Love Jihad is an issue that is only garnering so much attention because of the position of Hindu organizations and the political support that they are getting. But it is really important to understand what are implications of the involvement of politics in religion and is it right that parties are using them for gaining an advantage over their rivals and also inciting communal hatred amongst the masses, which is already evident from the fact that many cases of Love Jihad are being reported from various states.
Social media is playing its own important role in spreading communal hatred where pictures are being posted with captions like Love Jihad means the death of Hindu girls or saying that Muslims are jihadis amongst various conspiracy theories about several organizations such as ISIS or Pakistan funding this mass conversion of Hindu girls. The involvement of NIA in questioning the husband, such as in Hadiya’s case, actually seems alarming.

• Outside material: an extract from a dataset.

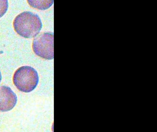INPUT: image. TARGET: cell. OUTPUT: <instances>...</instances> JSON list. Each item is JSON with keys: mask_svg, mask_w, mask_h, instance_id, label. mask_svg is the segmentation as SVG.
<instances>
[{"mask_svg": "<svg viewBox=\"0 0 157 132\" xmlns=\"http://www.w3.org/2000/svg\"><path fill=\"white\" fill-rule=\"evenodd\" d=\"M13 27L18 35L25 38L35 37L42 28V23L37 15L30 12H24L14 19Z\"/></svg>", "mask_w": 157, "mask_h": 132, "instance_id": "1", "label": "cell"}, {"mask_svg": "<svg viewBox=\"0 0 157 132\" xmlns=\"http://www.w3.org/2000/svg\"><path fill=\"white\" fill-rule=\"evenodd\" d=\"M13 82L21 91L31 92L36 88L39 82L37 72L30 66L21 67L14 73Z\"/></svg>", "mask_w": 157, "mask_h": 132, "instance_id": "2", "label": "cell"}, {"mask_svg": "<svg viewBox=\"0 0 157 132\" xmlns=\"http://www.w3.org/2000/svg\"><path fill=\"white\" fill-rule=\"evenodd\" d=\"M54 36L53 33H42L36 37L33 41L34 53L40 57L52 60L54 57Z\"/></svg>", "mask_w": 157, "mask_h": 132, "instance_id": "3", "label": "cell"}, {"mask_svg": "<svg viewBox=\"0 0 157 132\" xmlns=\"http://www.w3.org/2000/svg\"><path fill=\"white\" fill-rule=\"evenodd\" d=\"M17 102V95L10 87L4 85L0 86V112L10 111Z\"/></svg>", "mask_w": 157, "mask_h": 132, "instance_id": "4", "label": "cell"}, {"mask_svg": "<svg viewBox=\"0 0 157 132\" xmlns=\"http://www.w3.org/2000/svg\"><path fill=\"white\" fill-rule=\"evenodd\" d=\"M31 7L40 10H45L50 8L53 4L54 0H27Z\"/></svg>", "mask_w": 157, "mask_h": 132, "instance_id": "5", "label": "cell"}, {"mask_svg": "<svg viewBox=\"0 0 157 132\" xmlns=\"http://www.w3.org/2000/svg\"><path fill=\"white\" fill-rule=\"evenodd\" d=\"M8 7V0H0V18L6 13Z\"/></svg>", "mask_w": 157, "mask_h": 132, "instance_id": "6", "label": "cell"}, {"mask_svg": "<svg viewBox=\"0 0 157 132\" xmlns=\"http://www.w3.org/2000/svg\"><path fill=\"white\" fill-rule=\"evenodd\" d=\"M2 79V76L1 72H0V82H1Z\"/></svg>", "mask_w": 157, "mask_h": 132, "instance_id": "7", "label": "cell"}, {"mask_svg": "<svg viewBox=\"0 0 157 132\" xmlns=\"http://www.w3.org/2000/svg\"><path fill=\"white\" fill-rule=\"evenodd\" d=\"M2 53H3V51H0V54H2Z\"/></svg>", "mask_w": 157, "mask_h": 132, "instance_id": "8", "label": "cell"}]
</instances>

Isn’t it important for us to understand that at the times when the country is already divided due to the CAA coming up and lingering Islamophobia which is not only present in our society but is also furthered by media, for instance, the example of how in the month of March Muslims were hated nationally for Zamat which allegedly caused the cases of coronavirus to spread rapidly and arrest warrants declared for Maulana and other people, ironically the same government with the help of media is explicitly and fervently supporting other religions?
It is all the more important in today’s times to understand and talk about Islamophobia and how issues such as Love Jihad and demand for separate legislation to curb Love Jihad are all the more important when masses really want to be more inclusive and live in harmony.
Ironically enough for an issue which is not even recognized legally in India, because as per constitutional mandate, the people of India are bestowed upon the freedom to practice religion, and the Special Marriage Act was enacted with the purpose of furthering inter-religious relations and facilitating communal harmony in India when the State Government of UP announced a special task force being set up for an investigation into the problem of Love Jihad and also an assurance of passing an ordinance to handle Love Jihad, in my personal opinion the government should simply stay out the personal matters like religion like it is intended as per the Constitution of India where we adopted secularism.
[Also, read: Free Legal Consultancy in Uttarakhand]
If we think of it and question how did we come to such a path, it is vital to know that the need to preserve or protect the Hindu faith did not arise recently but if we look at various movements such Shuddhi Movement by Arya Samaj established by Swami Dayanand Saraswati, but it was intended to include people from other faiths in our religion and accept them, not persecute those who have willingly renounced Hindu religion?